Initially this is not being viewed as a business. i would like to sell the animals to community members at prices that cover the cost of production but are very affordable. In the future we want to have the option of expanding this into a business.


----------



## tinknal (May 21, 2004)

I would really try to get ahold of Howard Pitzen or his sons in Effie. He has been ranching in these conditions for over 50 years.


----------



## norm (Jun 22, 2010)

If oak trees, and blueberry bushes are present...You might need some lime, or overwhelm it with poo after the trees are gone.

You hardly need to seed grass...it practically grows without my effort.

Throw a minor amount of seed, but enough for the birds to get half.

I'd get a dozen dairy bull calfs, a dairy cow, a jackass, a horse, and a temporary fence. Buy the calfs at auction ahead of time, keep away from all other animals for four days. Get rid of the squirts (sours), with sulmet (about $4/cow) and Feed with bottle for 4 days. When they are 6 to 8 weeks old, they will be prime poo-pers. 
Why the ass? This animal annoys the yotes, which will be looking at calfs as yummy.
Put all animals together in a movable fence, and let the fun begin. 
Intially, buy at least the first large two round bails ($60?).


----------



## tinknal (May 21, 2004)

norm said:


> I
> Why the ass? This animal annoys the yotes, which will be looking at calfs as yummy.
> .


Coyotes really aint a problem up there. The timber wolves eat them all...............

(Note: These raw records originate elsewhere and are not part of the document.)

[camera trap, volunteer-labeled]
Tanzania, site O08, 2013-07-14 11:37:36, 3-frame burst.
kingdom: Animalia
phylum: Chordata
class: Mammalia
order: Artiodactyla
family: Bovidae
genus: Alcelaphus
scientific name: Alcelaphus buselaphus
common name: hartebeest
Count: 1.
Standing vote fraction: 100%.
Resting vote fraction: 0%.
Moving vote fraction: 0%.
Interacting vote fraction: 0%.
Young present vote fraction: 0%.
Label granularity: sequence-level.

I'm guessing the wolves would like a fat young donkey though.


----------



## anvoj (Feb 1, 2010)

Donkeys will take down a wolf. Is there someone in the community who will see this project through? It's a labor of love.


----------



## tinknal (May 21, 2004)

anvoj said:


> Donkeys will take down a wolf. Is there someone in the community who will see this project through? It's a labor of love.


"A wolf" is not the problem. They run in packs up there and regularly take down moose.


----------



## anvoj (Feb 1, 2010)

The donkey goes to bat for the herd. If he spots an intruder in the pasture, he intimidates or attacks. Hopefully the pack gets jittery when the first in gets his head bashed in, and they go away to hunt moose. If the donkey goes down, hopefully he has bought the herd time to circle around the calves. 
Will a donkey be able to stop a really determined pack? Probably not, but if you're going to run cattle in wolf country why not utilize a proven deterrent? Could be LGDs are better, I don't know, but I know donkeys can help cut down on lost calves.


----------



## tnroadkill (Jul 29, 2009)

i got a donkey to protect goats after one was kill, since i got donkey have had 4 goats killed, find them in pasture of morning little blood but bruising, found out yesterday what was killing goat caught her tryng to kill a nanny the killer =DONKEY only way to stop him, tried to run him away came back got nanny down biting stomp trying to kill her, a 12 gauge birdshot stopped it, she is leaving tomorrow


----------



## anvoj (Feb 1, 2010)

sorry to hear about your goats. Was the donkey an uncut Jack?


----------



## tnroadkill (Jul 29, 2009)

a jenny


----------



## anvoj (Feb 1, 2010)

bummer


----------